Opened 15 years ago
Closed 15 years ago
#873 closed enhancement (fixed)
r.univar: allow percentile= to be doubles
Reported by: | hamish | Owned by: | |
---|---|---|---|
Priority: | major | Milestone: | 6.5.0 |
Component: | Raster | Version: | svn-develbranch6 |
Keywords: | r.univar, stats | Cc: | |
CPU: | All | Platform: | All |
Description
Hi,
for r.univar
it is useful to have sub-integer percentile output, e.g. for calculating confidence intervals/sigma at 68.2689%, 95.45%, and 99.73%. Currently r.univar
only accepts whole integers for the percentile=. Actually it's worse: it accepts floats on the command line but they quietly get truncated into integers.(!)
see http://article.gmane.org/gmane.comp.gis.grass.user/20744
currently r.colors.stddev
is hit by this and probably anyone doing stats on map values.
the attached patch (vs. 6.5svn) attempts to fix this. please review.
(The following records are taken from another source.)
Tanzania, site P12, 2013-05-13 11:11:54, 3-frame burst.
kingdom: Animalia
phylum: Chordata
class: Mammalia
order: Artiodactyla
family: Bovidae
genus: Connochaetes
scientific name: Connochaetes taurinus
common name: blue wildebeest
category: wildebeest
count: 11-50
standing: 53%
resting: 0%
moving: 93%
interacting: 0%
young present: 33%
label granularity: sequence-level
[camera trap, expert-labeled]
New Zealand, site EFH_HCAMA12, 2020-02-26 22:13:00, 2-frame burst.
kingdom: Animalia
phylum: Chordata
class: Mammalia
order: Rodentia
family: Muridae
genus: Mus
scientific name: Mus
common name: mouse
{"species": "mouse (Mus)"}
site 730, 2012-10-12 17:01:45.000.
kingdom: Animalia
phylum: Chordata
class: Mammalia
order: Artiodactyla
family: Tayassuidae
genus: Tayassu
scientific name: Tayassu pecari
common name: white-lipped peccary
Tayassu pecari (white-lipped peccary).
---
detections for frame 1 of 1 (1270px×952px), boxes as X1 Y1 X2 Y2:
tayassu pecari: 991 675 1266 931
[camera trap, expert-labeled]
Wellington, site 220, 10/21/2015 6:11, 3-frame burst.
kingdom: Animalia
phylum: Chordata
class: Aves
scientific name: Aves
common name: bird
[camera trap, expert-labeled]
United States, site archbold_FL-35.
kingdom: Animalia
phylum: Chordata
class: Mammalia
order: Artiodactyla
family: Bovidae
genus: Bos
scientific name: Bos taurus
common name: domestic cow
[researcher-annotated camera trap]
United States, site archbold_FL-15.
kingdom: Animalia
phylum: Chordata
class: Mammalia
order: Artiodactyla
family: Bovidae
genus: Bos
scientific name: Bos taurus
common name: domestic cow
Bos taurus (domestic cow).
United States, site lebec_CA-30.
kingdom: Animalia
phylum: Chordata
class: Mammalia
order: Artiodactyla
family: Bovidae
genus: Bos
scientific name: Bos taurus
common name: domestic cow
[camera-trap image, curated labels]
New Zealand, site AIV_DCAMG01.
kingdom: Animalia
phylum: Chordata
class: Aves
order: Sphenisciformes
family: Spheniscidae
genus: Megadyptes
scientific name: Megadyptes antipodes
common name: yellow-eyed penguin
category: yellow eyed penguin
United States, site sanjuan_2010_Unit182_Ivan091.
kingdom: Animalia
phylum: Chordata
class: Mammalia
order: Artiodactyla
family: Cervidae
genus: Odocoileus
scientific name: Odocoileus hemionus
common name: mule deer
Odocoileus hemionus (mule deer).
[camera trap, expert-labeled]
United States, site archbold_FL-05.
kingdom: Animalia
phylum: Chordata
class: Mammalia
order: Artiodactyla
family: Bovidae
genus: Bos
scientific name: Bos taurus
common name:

R-bridge users please compare with R's answers.
#spearfish g.region rast=elevation.10m r.univar elevation.10m perc=68,68.2689,95,95.45,99,99.73 -e
Hamish
Attachments (1)
Change History (5)
by , 15 years ago
Attachment: | runiv_perc_dbl.diff added |
---|
follow-up: 2 comment:1 by , 15 years ago
Replying to hamish:
for
r.univar
it is useful to have sub-integer percentile output, e.g. for calculating confidence intervals/sigma at 68.2689%, 95.45%, and 99.73%. Currentlyr.univar
only accepts whole integers for the percentile=. Actually it's worse: it accepts floats on the command line but they quietly get truncated into integers.(!)
See http://article.gmane.org/gmane.comp.gis.grass.user/20744
Currently
r.colors.stddev
is hit by this and probably anyone doing stats on map values.
Note that r.quantile
supports non-integer percentiles, works with large maps, and is significantly more efficient.
comment:2 by , 15 years ago
Replying to glynn:
Note that
r.quantile
supports non-integer percentiles, works with large maps, and is significantly more efficient.
IMHO, it would still be nice if r.univar
supports floating point percentiles. The r.univar
manual could mention that r.quantile
is the better choice if only quantiles and/or percentiles are requested, e.g. under NOTES where it already says that r.univar
can use large amounts of system memory for extended statistics. I would suggest to also add r.quantile
to the SEE ALSO section.
Markus M
comment:3 by , 15 years ago
patch committed to 6.5svn with r40939. (will port to trunk soon)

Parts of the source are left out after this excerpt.